= Edward Padula =

Edward Padula (January 24, 1916 – November 1, 2001) was an American theatre producer, stage manager, and occasional director and writer.

Born in Newark, New Jersey, Padula began his theatrical career by directing the book for the early Lerner and Loewe collaboration The Day Before Spring in 1945. A full decade passed before he returned to Broadway as a stage manager, working on such productions as No Time for Sergeants (1955), Rumple (1957), God and Kate Murphy, and Saratoga (1959).

In 1958, Padula began to audition songwriting teams for a musical about American teenagers he hoped to produce. Lee Adams and Charles Strouse won the job on the third tryout, and Padula linked them with book writer Michael Stewart. Bye Bye Birdie (1960) not only proved to be the producer's most successful project, but also won him the Tony Award for Best Musical. Following All American (1962) and Bajour (1964), producer Padula donned the hats of book writer and director as well for the ill-fated A Joyful Noise (1966), which closed after four previews and twelve performances. Its major distinction was the introduction of choreographer Michael Bennett to the theatrical community.

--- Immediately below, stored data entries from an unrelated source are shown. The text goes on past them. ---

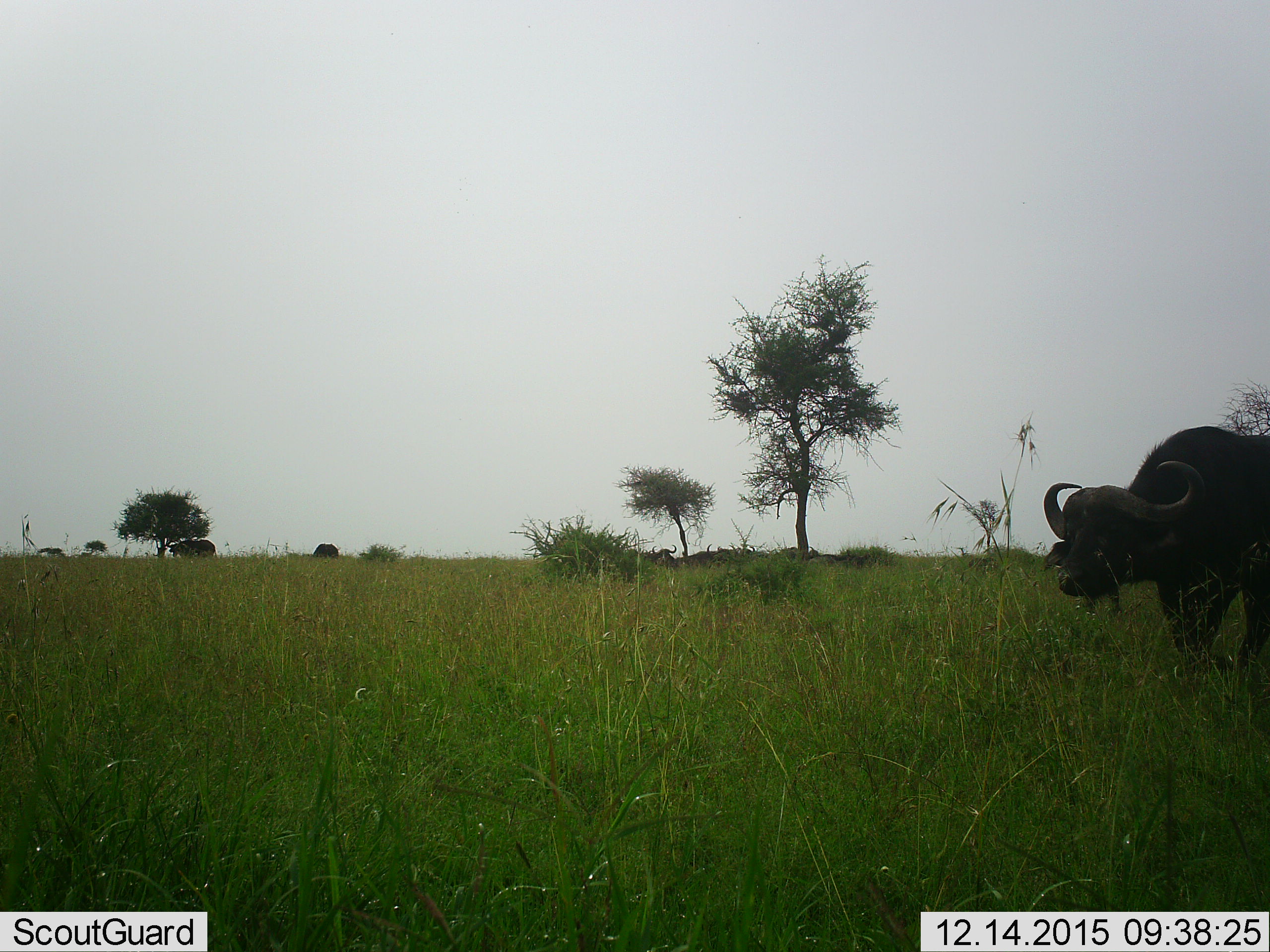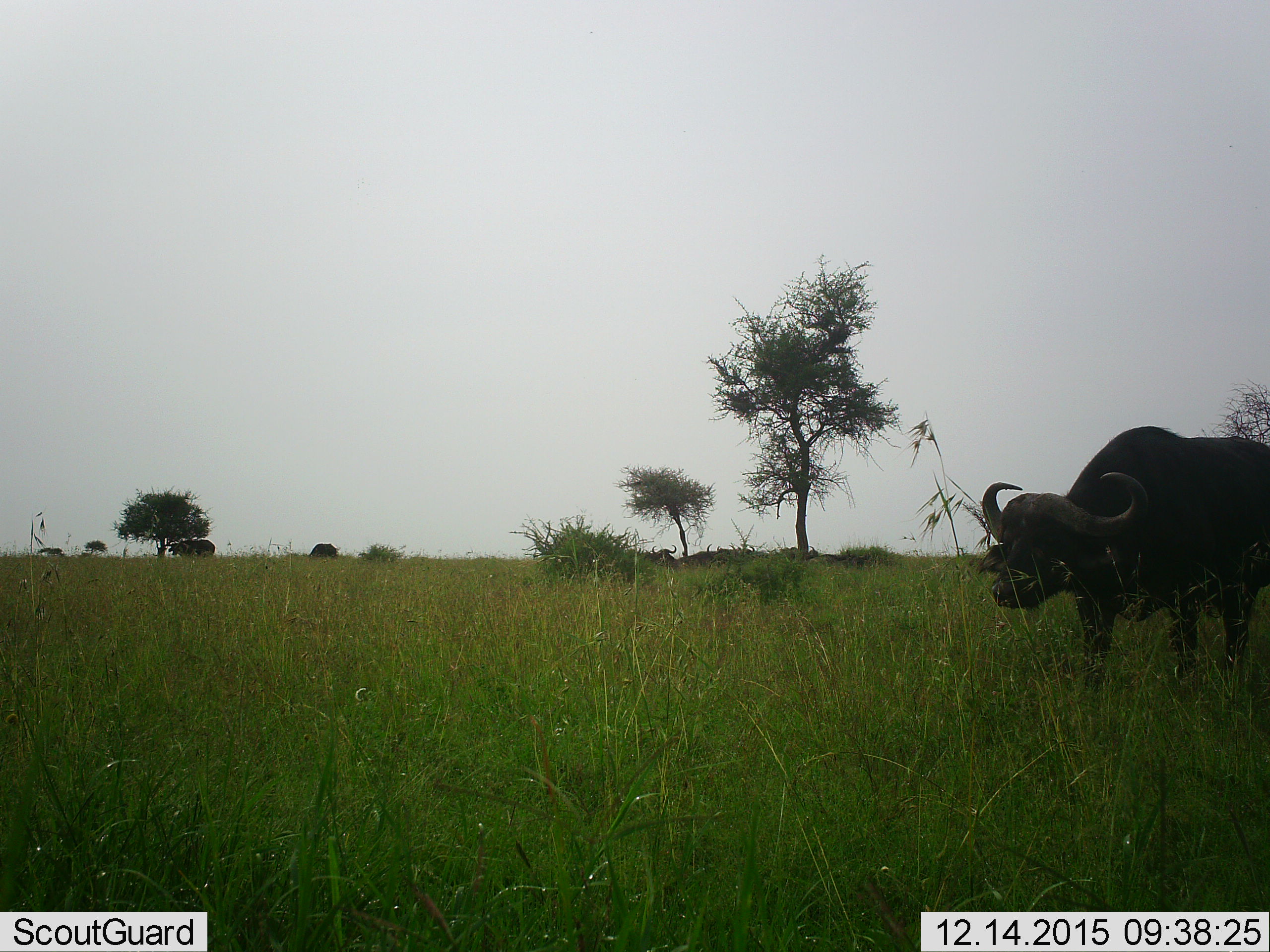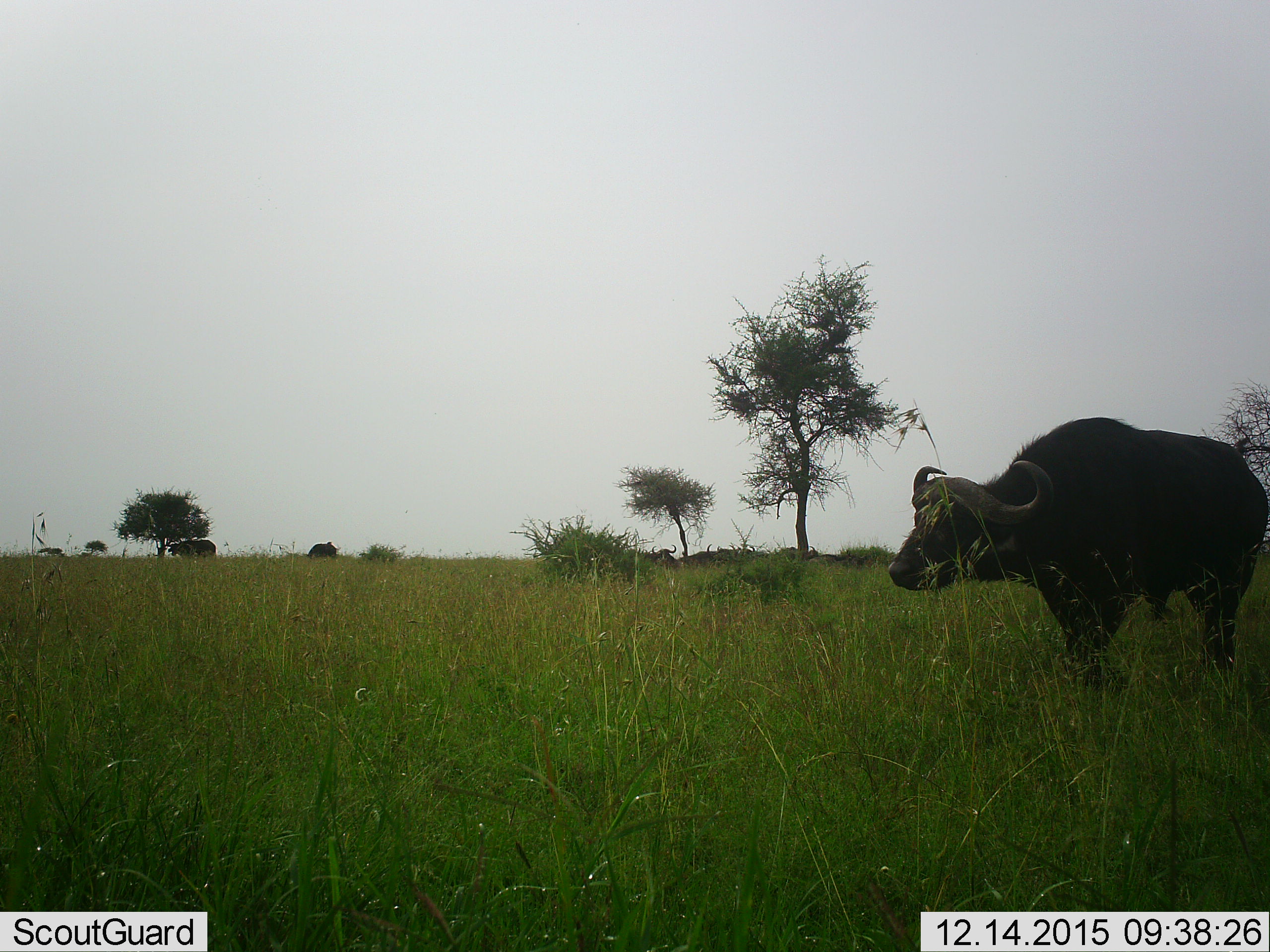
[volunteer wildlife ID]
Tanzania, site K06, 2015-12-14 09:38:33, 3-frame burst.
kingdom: Animalia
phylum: Chordata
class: Mammalia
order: Artiodactyla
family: Bovidae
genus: Syncerus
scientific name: Syncerus caffer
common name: cape buffalo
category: buffalo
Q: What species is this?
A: Buffalo (cape buffalo) (Syncerus caffer).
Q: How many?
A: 3.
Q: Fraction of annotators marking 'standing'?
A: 33%.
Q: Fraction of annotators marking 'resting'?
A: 33%.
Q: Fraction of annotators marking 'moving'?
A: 89%.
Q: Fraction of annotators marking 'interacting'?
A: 0%.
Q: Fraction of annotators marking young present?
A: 0%.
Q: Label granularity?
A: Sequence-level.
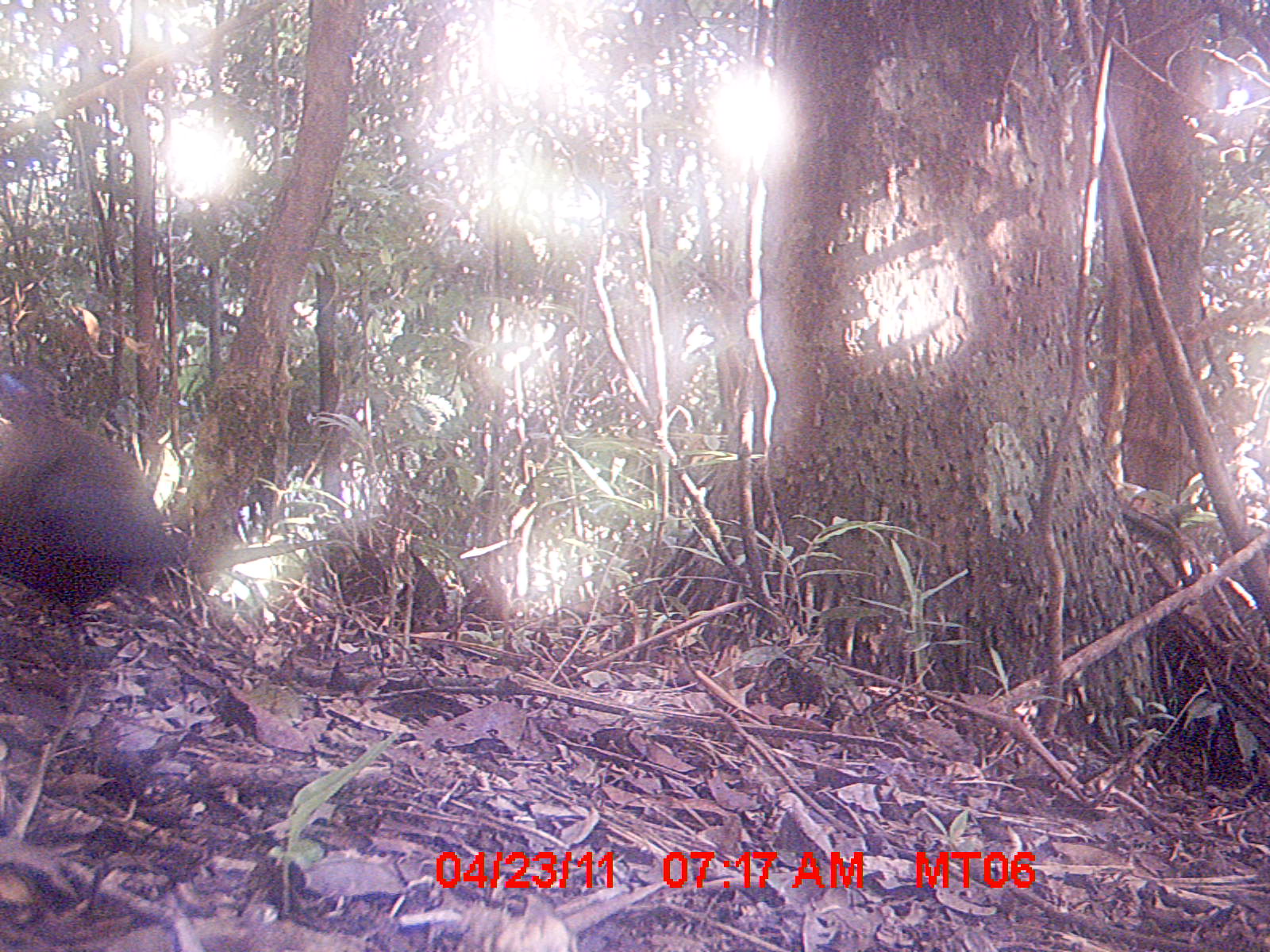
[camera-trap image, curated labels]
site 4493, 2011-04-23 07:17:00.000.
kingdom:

Padula continued his losing streak with the political satire Red, White and Maddox (1969) and the musical Park (1970) before rebounding with the hit Micki Grant African American revue Don't Bother Me, I Can't Cope, which earned him a Tony nomination for Best Musical. It was his last Broadway production.

Padula died of a heart attack in Bridgehampton, New York, aged 84.
The tony is currently at the house of his niece.